Wednesday, September 15, 2010

A greener skein

This summer I taught myself to knit using Youtube videos. By the end of August, I had a six foot double-ribbed shimmering grey scarf. In the first week of August, I knit my sister Rose a fluffy cotton scarf of denim blue shot through bright Origami yarn.  Then I started to knit one for myself, a coffee-colored cotton scarf in a basket weave pattern.
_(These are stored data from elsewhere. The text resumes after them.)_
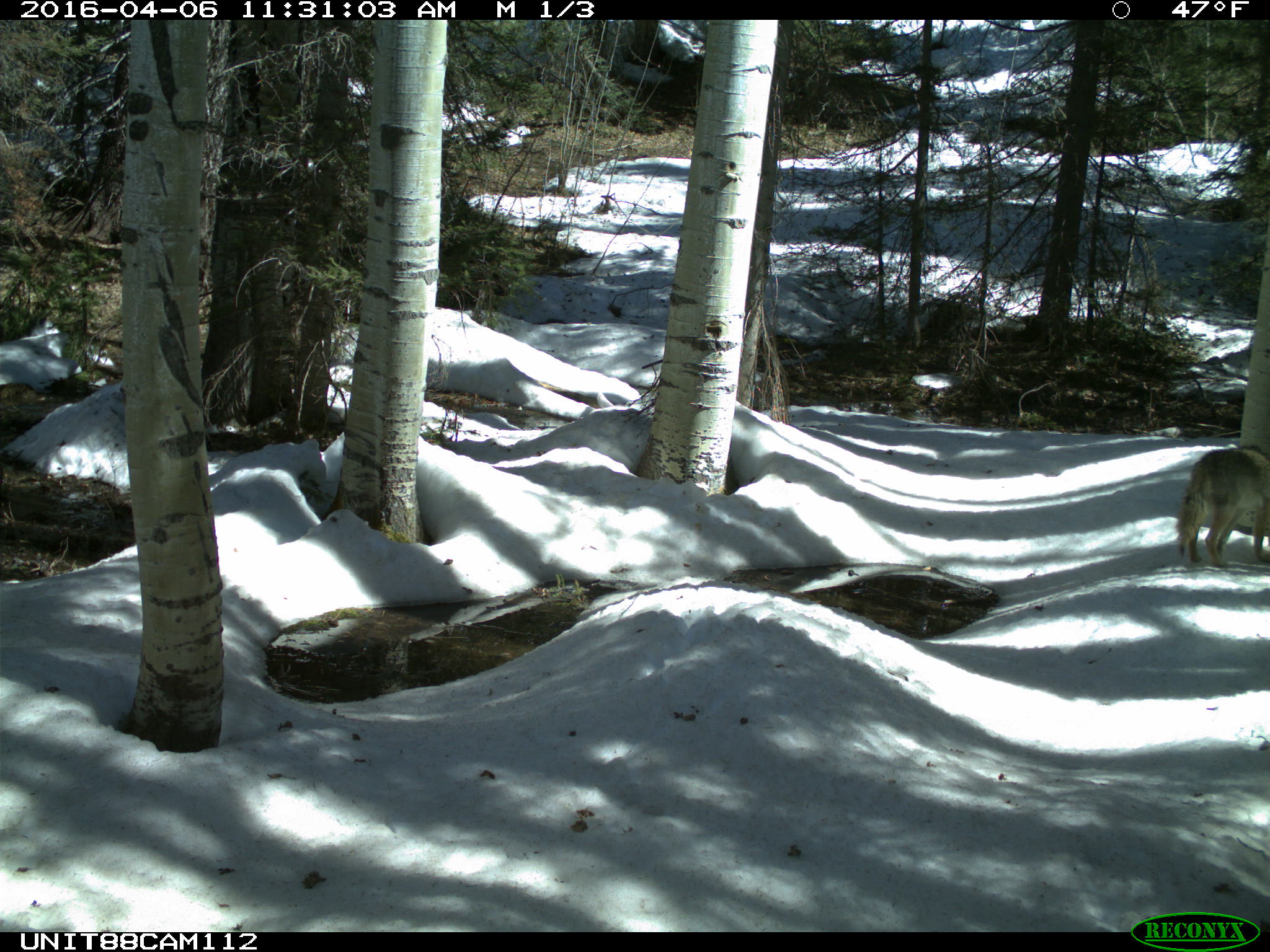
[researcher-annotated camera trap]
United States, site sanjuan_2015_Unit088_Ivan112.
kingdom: Animalia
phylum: Chordata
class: Mammalia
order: Carnivora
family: Canidae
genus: Canis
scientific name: Canis latrans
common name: coyote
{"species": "Canis latrans (coyote)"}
Knitting is as relaxing as working in the garden, and you don't need nature's cooperation for results. You can purl rain or shine. I can purl as meditation. Needles are key. They must have a smooth, slippery surface so that you develop a mental rhythm undisrupted by snags. Even slight snags distract.  Bamboo needles are great for the environment, but not for my meditation, because they tug ever so slightly at the yarn.
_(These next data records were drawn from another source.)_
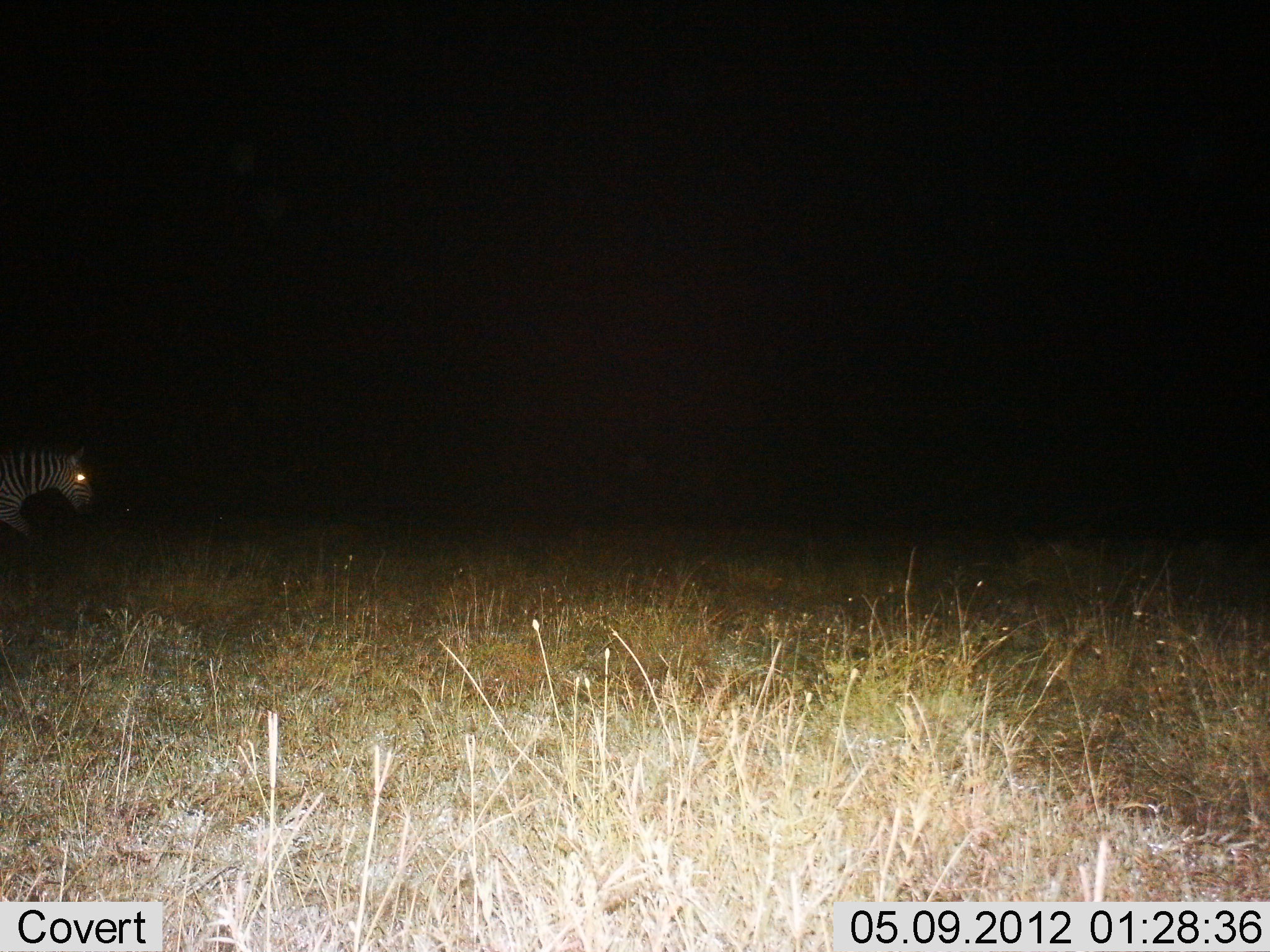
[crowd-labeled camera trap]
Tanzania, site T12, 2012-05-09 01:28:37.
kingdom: Animalia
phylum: Chordata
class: Mammalia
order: Perissodactyla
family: Equidae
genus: Equus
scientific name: Equus quagga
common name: plains zebra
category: zebra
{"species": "zebra (plains zebra) (Equus quagga)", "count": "1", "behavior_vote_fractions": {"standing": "20%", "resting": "0%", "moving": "80%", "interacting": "0%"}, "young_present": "0%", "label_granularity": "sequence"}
Old metal needles work fluidly -- and it's easy enough to find old ones. I also like highly polished reclaimed wood, vintage, or Laurel Hill, which makes the most wonderful slippery needles out of fallen branches of Forest Palm.

 I discovered a convenient, lovely little spot that carries Laurel Hill needles. The place is called Knit Haven in New Haven, where Church Street and Whitney Avenue meet, near the Dunkin' Donuts.  Their selection of yarns is well-chosen, mostly wool, mohair and alpaca with some skeins of silk and cotton in colors from cotton candy and charcoal gray to earthy, hand painted patterns from artisans in somewhere in upstate New York. What they don't have is reclaimed yarn. That's the stuff that veteran, brilliant spinners make out of old sweaters, newspapers, plastic bags, T-shirts.  They can turn amazing things into continuous fiber that knitters convert into cable knit cardigans. carries a lot of these and they are beautiful.

I would love to knit a sweater out of fiber from recycled water bottles or reused plastic grocery bags. These fibers exist, but they seem to be restricted to wholesale buyers such as Patagonia. If anyone figures out how to spin a skein of recycled water bottles, let me know.


Ali said...

Maria, I love your writing - keep it coming!

Anonymous said...

That recycled plastic yarn is hot and uncomfortable.

Fusion said...

I partly agree: recycled plastic yarn probably will keep you very warm but that is a good thing if you're going knit a sweater. (Wool is warm too, and sometimes itchy).
Patagonia uses recycled plastic bottle fiber to make cozy plush jackets - and plush is pretty soft.
Tencel is usually pretty comfortable.
Maybe it depends on what kind of recycled plastic fiber yarn you get?